In making observations of the review, Speed said he was surprised to hear recommendations that captaincy candidates required lessons in moral courage, and that the selectors should include questions of character in their assessments of the players they choose. Speed described these conclusions as "naive".
"A couple of things struck me as quite strange. Firstly, that the candidates for captaincy should have extra lessons in moral courage," Speed said. "Now, if I had said to the captains I dealt with, people like Mark Taylor, Steve Waugh, Ricky Ponting and before them Allan Border, that they needed lessons in moral courage, that would've been a very short conversation, I can tell you that ... they were never short of moral courage.
"The other thing that struck me is the direction that the selectors are now to take into account character when they're picking the Australian cricket team as well as ability. That's happened from the start of Australian cricket.
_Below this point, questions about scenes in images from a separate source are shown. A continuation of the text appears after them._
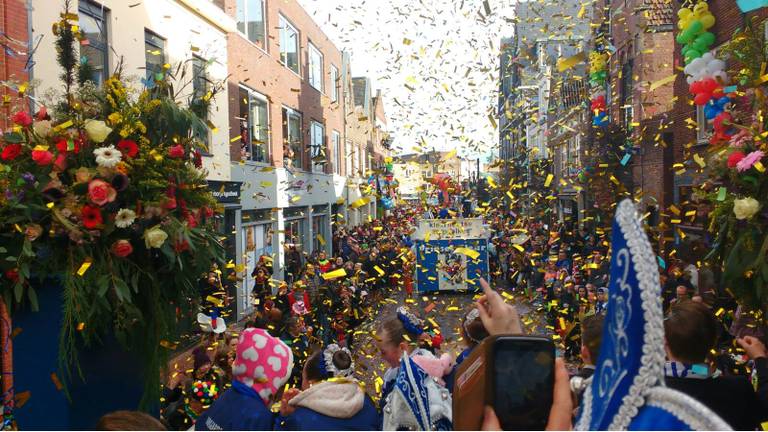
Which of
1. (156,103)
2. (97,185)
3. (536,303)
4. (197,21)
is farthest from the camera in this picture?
(536,303)

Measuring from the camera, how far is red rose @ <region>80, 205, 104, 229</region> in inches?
137

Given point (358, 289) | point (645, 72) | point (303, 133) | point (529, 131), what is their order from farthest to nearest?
point (529, 131), point (303, 133), point (645, 72), point (358, 289)

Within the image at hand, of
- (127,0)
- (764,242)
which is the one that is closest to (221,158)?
(127,0)

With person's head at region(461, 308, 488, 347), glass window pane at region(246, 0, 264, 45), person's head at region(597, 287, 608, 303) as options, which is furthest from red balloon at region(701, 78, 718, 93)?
glass window pane at region(246, 0, 264, 45)

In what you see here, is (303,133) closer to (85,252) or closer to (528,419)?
(85,252)

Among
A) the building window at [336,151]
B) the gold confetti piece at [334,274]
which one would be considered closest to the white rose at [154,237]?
the gold confetti piece at [334,274]

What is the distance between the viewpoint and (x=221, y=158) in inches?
587

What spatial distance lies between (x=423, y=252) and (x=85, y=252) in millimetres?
15967

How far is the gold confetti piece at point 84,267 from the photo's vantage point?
11.4 feet

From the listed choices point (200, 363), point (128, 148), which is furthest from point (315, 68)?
point (128, 148)

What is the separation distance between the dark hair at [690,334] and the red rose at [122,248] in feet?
9.93

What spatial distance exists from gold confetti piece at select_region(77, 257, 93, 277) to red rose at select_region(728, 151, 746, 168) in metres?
4.01

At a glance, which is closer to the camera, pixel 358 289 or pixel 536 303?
pixel 358 289

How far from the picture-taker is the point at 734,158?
394cm
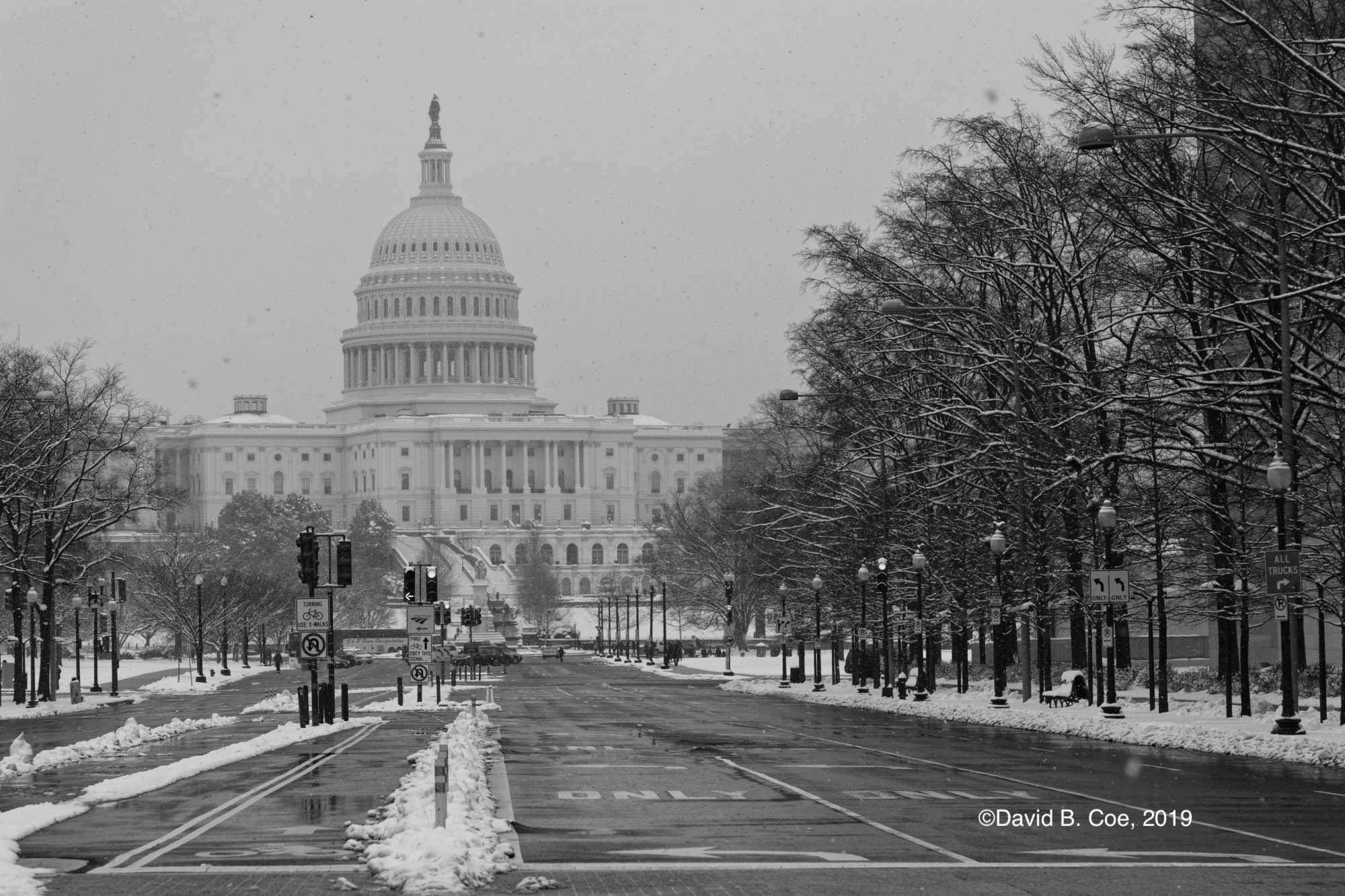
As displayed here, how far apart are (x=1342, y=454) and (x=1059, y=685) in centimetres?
2511

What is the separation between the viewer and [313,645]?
4094cm

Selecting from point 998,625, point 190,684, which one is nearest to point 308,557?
point 998,625

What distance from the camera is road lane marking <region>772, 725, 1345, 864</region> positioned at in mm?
19141

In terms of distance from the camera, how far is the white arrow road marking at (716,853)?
1800cm

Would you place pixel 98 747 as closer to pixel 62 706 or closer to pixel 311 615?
pixel 311 615

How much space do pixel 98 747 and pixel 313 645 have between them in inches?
298

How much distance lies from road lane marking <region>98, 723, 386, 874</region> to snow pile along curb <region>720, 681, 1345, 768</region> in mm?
12604

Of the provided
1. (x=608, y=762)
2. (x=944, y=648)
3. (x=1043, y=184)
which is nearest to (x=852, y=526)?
(x=1043, y=184)

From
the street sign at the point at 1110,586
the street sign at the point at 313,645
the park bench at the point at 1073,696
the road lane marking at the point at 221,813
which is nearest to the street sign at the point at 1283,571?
the street sign at the point at 1110,586

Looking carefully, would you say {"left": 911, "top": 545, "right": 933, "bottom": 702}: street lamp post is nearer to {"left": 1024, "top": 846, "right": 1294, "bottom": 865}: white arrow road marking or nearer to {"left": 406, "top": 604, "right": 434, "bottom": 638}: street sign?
{"left": 406, "top": 604, "right": 434, "bottom": 638}: street sign

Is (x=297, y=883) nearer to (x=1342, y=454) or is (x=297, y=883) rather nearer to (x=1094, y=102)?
(x=1342, y=454)

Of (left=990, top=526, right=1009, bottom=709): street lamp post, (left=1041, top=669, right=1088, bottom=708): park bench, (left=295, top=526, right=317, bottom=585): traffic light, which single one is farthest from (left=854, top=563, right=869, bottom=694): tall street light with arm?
(left=295, top=526, right=317, bottom=585): traffic light

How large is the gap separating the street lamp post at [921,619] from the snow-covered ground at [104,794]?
1948 centimetres

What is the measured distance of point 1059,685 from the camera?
58406 mm
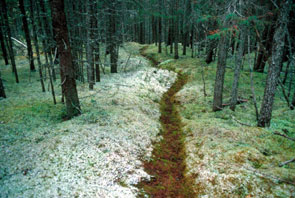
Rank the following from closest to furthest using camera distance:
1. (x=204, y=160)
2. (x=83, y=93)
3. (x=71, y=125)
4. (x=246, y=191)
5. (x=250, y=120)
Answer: (x=246, y=191) < (x=204, y=160) < (x=71, y=125) < (x=250, y=120) < (x=83, y=93)

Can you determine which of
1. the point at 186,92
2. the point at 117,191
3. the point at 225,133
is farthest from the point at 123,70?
the point at 117,191

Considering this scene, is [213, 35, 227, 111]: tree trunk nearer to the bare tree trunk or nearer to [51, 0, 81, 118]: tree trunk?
the bare tree trunk

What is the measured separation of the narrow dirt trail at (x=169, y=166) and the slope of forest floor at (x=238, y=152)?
0.47 meters

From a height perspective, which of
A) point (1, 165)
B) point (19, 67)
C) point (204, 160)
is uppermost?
point (19, 67)

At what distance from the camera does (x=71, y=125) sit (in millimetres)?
10438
It's a major feature of what the selectors do so there are parts of the report that I think are naive."
Among the areas for question about the review was the low level of return by current players to Longstaff's requests for survey responses or interviews - revealed to be around 30% of those asked. Alistair Nicholson, the Australian Cricketers' Association chief executive, indicated that most players felt more comfortable contributing to the ACA's own submission, noting that the review itself cited CA's inability to handle negative feedback.
"Players contributed a lot to what our submission to the review was, whether it was through a survey or interviews. They gave us a lot of feedback around that, so it's important to note that came through in the overall Longstaff report," Nicholson said. "The other thing is there's indications in there around how negative feedback is not well taken [by CA] and in some cases players decided they didn't want to do it and referred through us, and we compiled an appropriate submission."
At the same time, the ACA's president Greg Dyer indicated that relationships between the leaders of the two organisation had improved since last year's fractious pay dispute, even though he stated bluntly that much of the players' association's criticisms of CA over recent years had been fully backed up by the findings of Longstaff and McCosker.
"Cordial, friendly, there's a thawing which has commenced is how I'd describe it," Dyer said of the relationship. "There are fruitful discussions underway, which obviously are confidential in nature, but there is a thawing, a definite willingness on both sides to improve that at the personal level, but we need to make sure the organisation beyond David Peever and Greg Dyer, beyond Alistair Nicholson and Kevin Roberts, we need to make sure that organisational relationship is founded on very strong foundations.
"Nobody within the ACA, nobody within our membership has been surprised by any of the findings of the Dr Longstaff review. This report details a corporate culture which is as bad as I've seen in my 30 years in the commercial world."